Lavare l’anima al fiume
E’ la sua compagna, la sua guardiana, la sua perpetua, sua figlia
Chi sono poi i santi? Coloro che non hanno quella zona d’ombra là, dove sta tutta la bruttura del proprio essere?
I santi di tutti i giorni, i santi senza aureole e calendari, portano forse le loro brutture al fiume, davanti a tutti, e le lavano con una ghiaia bianca e ruvida, semplice, come fa lui adesso?

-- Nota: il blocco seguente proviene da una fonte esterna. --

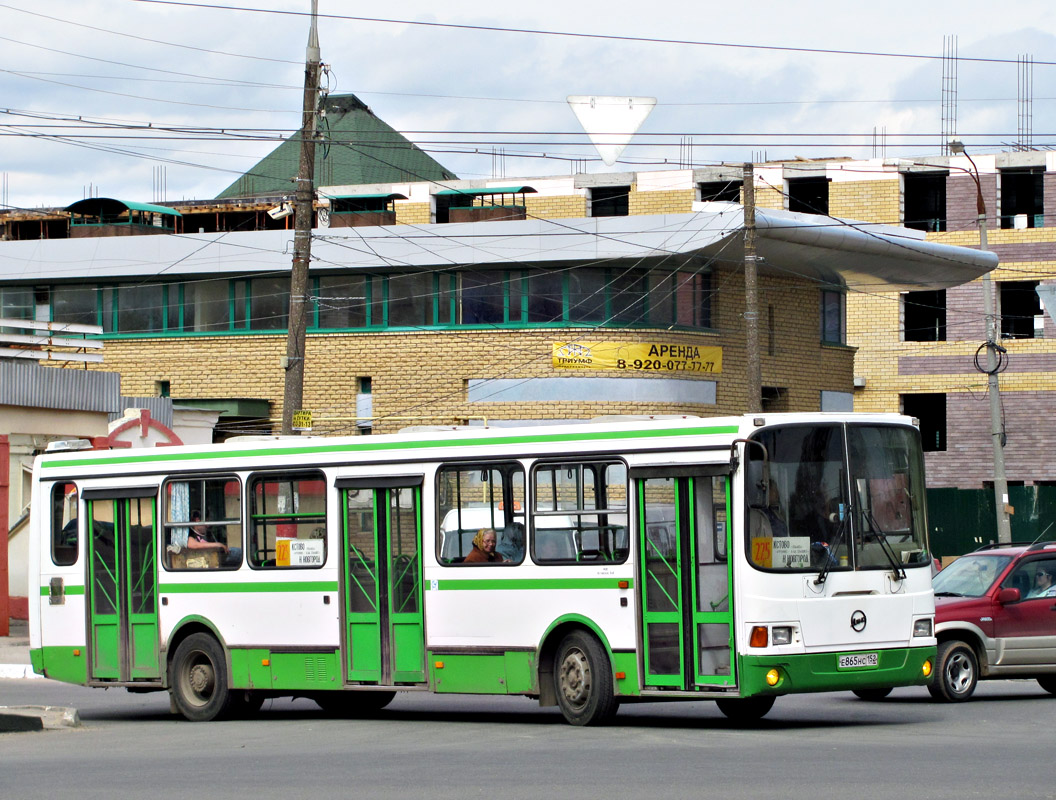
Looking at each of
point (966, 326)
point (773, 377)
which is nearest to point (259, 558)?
point (773, 377)

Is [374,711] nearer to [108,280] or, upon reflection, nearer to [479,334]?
[479,334]

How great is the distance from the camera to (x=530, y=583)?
43.5 feet

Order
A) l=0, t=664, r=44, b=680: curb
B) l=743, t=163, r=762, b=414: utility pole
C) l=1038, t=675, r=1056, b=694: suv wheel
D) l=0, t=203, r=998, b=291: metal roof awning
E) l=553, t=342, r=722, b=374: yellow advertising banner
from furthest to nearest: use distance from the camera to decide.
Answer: l=553, t=342, r=722, b=374: yellow advertising banner < l=0, t=203, r=998, b=291: metal roof awning < l=743, t=163, r=762, b=414: utility pole < l=0, t=664, r=44, b=680: curb < l=1038, t=675, r=1056, b=694: suv wheel

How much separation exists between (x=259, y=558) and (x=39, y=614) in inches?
120

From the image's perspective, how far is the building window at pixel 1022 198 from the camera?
57.1 metres

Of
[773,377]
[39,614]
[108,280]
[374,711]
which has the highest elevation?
[108,280]

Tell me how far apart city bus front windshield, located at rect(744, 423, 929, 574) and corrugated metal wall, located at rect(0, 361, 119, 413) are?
16893 millimetres

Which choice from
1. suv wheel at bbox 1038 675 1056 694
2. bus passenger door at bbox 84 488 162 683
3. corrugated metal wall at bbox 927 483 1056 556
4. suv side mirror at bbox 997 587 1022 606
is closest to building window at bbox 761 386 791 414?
corrugated metal wall at bbox 927 483 1056 556

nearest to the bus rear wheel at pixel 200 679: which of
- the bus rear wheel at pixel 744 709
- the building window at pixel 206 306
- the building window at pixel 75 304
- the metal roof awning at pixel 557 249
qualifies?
the bus rear wheel at pixel 744 709

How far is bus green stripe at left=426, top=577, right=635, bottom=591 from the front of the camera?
12.8 meters

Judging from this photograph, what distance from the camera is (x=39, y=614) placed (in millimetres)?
16453

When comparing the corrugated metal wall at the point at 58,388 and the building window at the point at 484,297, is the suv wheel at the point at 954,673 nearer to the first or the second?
the corrugated metal wall at the point at 58,388

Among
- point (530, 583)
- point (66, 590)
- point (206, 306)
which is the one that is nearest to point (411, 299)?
point (206, 306)

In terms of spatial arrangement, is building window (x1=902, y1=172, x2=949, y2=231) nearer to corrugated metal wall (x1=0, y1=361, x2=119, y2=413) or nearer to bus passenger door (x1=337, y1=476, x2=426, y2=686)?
corrugated metal wall (x1=0, y1=361, x2=119, y2=413)
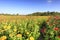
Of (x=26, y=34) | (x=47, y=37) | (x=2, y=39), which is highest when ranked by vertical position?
(x=2, y=39)

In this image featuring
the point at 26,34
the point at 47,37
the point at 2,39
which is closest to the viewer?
the point at 2,39

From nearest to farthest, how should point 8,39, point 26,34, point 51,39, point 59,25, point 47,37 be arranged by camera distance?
point 8,39 → point 26,34 → point 51,39 → point 47,37 → point 59,25

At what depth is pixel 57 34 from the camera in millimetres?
11000

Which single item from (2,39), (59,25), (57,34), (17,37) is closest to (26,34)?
(17,37)

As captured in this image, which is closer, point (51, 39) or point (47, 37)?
point (51, 39)

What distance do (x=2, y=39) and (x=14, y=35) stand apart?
825mm

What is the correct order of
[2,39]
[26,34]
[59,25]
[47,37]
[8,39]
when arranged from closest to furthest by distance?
[2,39] < [8,39] < [26,34] < [47,37] < [59,25]

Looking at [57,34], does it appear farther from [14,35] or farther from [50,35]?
[14,35]

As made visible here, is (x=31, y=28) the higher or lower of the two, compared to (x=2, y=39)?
lower

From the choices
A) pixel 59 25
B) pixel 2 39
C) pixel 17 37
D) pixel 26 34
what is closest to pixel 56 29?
pixel 59 25

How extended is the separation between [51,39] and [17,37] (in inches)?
173

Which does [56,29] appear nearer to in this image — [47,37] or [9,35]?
[47,37]

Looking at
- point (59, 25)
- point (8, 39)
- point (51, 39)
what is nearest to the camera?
point (8, 39)

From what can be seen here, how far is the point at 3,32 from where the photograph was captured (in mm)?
6613
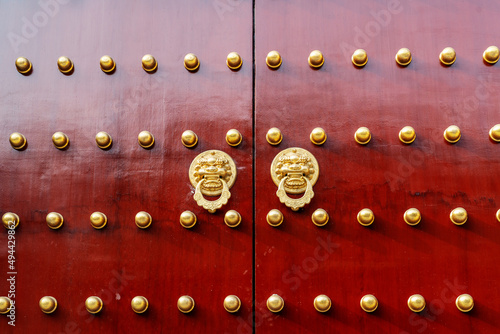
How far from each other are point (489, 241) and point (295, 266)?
49 cm

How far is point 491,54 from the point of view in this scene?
1.08 metres

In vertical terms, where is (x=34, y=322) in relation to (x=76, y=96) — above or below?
below

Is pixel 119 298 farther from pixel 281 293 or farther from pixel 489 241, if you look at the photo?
pixel 489 241

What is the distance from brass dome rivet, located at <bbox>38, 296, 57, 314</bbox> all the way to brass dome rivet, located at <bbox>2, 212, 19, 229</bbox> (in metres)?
0.22

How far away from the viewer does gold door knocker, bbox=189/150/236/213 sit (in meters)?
1.05

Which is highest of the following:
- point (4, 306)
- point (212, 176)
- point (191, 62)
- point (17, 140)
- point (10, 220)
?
point (191, 62)

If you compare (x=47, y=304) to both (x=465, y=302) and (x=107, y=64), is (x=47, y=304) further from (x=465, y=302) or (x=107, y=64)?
(x=465, y=302)

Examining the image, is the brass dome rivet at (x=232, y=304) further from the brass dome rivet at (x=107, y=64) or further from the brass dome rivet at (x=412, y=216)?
the brass dome rivet at (x=107, y=64)

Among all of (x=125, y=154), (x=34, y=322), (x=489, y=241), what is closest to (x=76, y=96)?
(x=125, y=154)

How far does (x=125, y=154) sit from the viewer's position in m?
1.12

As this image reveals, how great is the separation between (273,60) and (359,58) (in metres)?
0.24

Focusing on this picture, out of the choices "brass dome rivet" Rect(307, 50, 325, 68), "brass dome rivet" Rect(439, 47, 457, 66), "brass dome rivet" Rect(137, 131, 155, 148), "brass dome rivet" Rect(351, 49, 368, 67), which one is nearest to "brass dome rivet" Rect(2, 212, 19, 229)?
"brass dome rivet" Rect(137, 131, 155, 148)

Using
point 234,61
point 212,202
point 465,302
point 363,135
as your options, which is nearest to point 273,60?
point 234,61

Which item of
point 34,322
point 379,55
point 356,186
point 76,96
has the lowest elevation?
point 34,322
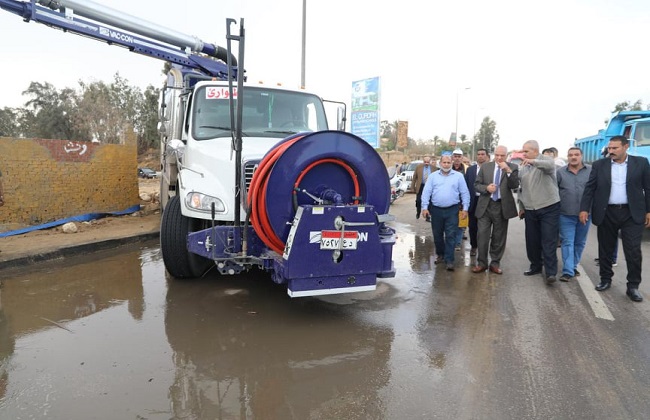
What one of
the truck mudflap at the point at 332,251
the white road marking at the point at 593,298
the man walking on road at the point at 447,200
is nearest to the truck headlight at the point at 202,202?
the truck mudflap at the point at 332,251

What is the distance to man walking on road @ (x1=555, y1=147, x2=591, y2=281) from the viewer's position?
5758mm

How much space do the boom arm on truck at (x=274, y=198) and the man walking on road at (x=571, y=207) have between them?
2805 millimetres

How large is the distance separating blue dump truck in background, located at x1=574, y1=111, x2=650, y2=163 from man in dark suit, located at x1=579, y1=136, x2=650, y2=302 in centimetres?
515

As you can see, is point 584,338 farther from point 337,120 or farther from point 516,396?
point 337,120

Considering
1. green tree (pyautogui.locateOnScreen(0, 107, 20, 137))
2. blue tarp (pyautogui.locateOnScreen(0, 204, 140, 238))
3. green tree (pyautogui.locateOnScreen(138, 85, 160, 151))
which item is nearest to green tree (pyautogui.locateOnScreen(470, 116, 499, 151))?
green tree (pyautogui.locateOnScreen(138, 85, 160, 151))

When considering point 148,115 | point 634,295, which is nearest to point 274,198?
point 634,295

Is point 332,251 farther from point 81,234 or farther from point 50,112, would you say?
point 50,112

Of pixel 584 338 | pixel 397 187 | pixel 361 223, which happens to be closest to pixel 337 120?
pixel 361 223

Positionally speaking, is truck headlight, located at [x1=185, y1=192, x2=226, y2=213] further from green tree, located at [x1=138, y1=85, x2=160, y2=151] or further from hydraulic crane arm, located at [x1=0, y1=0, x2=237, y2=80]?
green tree, located at [x1=138, y1=85, x2=160, y2=151]

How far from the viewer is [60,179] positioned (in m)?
8.98

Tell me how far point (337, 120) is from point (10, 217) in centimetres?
637

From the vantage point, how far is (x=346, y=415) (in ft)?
8.91

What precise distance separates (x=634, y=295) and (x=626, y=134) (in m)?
7.88

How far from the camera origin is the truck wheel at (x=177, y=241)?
5.00 m
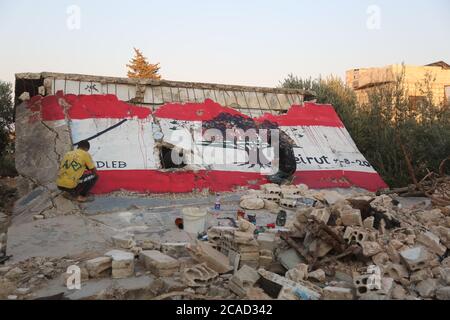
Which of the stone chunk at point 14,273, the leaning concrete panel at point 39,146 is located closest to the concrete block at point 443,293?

Penso che il mio cane se non verrà distratto ancora dalla natura verrà richiamato dall’odore intenso dell’uomo, andrà ad abbaiargli in faccia come se fosse un animale uscito dalla tana, ringhierà a lui e poi vedrà l’oca, e andrà a scacciarla dal suo cesto: vieni a farti prendere da me sciocca oca, cosa fai là sulla bicicletta, sei un animale da cortile tu e io voglio darti la caccia. Penso tutte queste cose, guardo la barba folta e disordinata dell’uomo, mi viene da pensare che è bella, che gli uomini se non si rasano hanno una faccia barbuta, coperta di peli, come la sua. Tutti i maschi. Che siamo molto più selvaggi, tutti, di come ci vogliamo sentire.
Lento come un cerimoniale, lento come la pazienza, lento come talvolta è lenta la vita, lento come tanto tanto tempo.
Procedo verso il cane, e il tempo è di nuovo veloce, come talvolta è veloce la vita, come lo è troppo spesso la mia, di vita. La Gnossienne numero quattro è sparita dalla testa, e in lontananza ulula una sirena.